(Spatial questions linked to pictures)
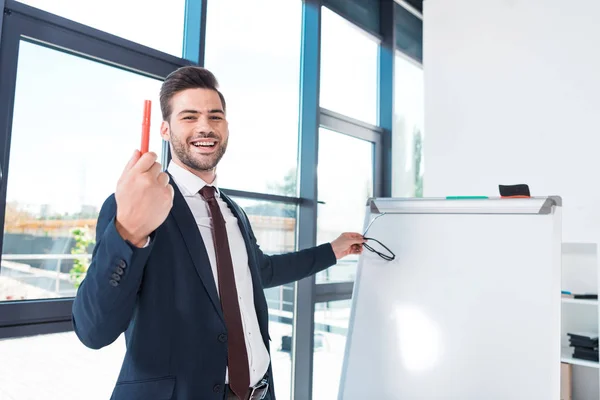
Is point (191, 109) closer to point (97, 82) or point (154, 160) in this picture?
point (154, 160)

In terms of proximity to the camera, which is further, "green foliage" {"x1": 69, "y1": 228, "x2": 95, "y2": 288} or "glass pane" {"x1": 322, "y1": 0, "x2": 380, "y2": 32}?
"glass pane" {"x1": 322, "y1": 0, "x2": 380, "y2": 32}

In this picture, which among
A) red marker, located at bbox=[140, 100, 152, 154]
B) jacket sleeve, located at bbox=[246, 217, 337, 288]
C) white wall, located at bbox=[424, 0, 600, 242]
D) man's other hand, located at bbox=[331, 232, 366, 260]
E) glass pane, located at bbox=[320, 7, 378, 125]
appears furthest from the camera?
glass pane, located at bbox=[320, 7, 378, 125]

Task instructions>
Reproduce the data word for word, from the line containing "In this picture, which among" through the end of the data.

Final result>
In this picture, which among
A) red marker, located at bbox=[140, 100, 152, 154]
B) jacket sleeve, located at bbox=[246, 217, 337, 288]
C) white wall, located at bbox=[424, 0, 600, 242]
D) man's other hand, located at bbox=[331, 232, 366, 260]
E) glass pane, located at bbox=[320, 7, 378, 125]
appears furthest from the camera?
glass pane, located at bbox=[320, 7, 378, 125]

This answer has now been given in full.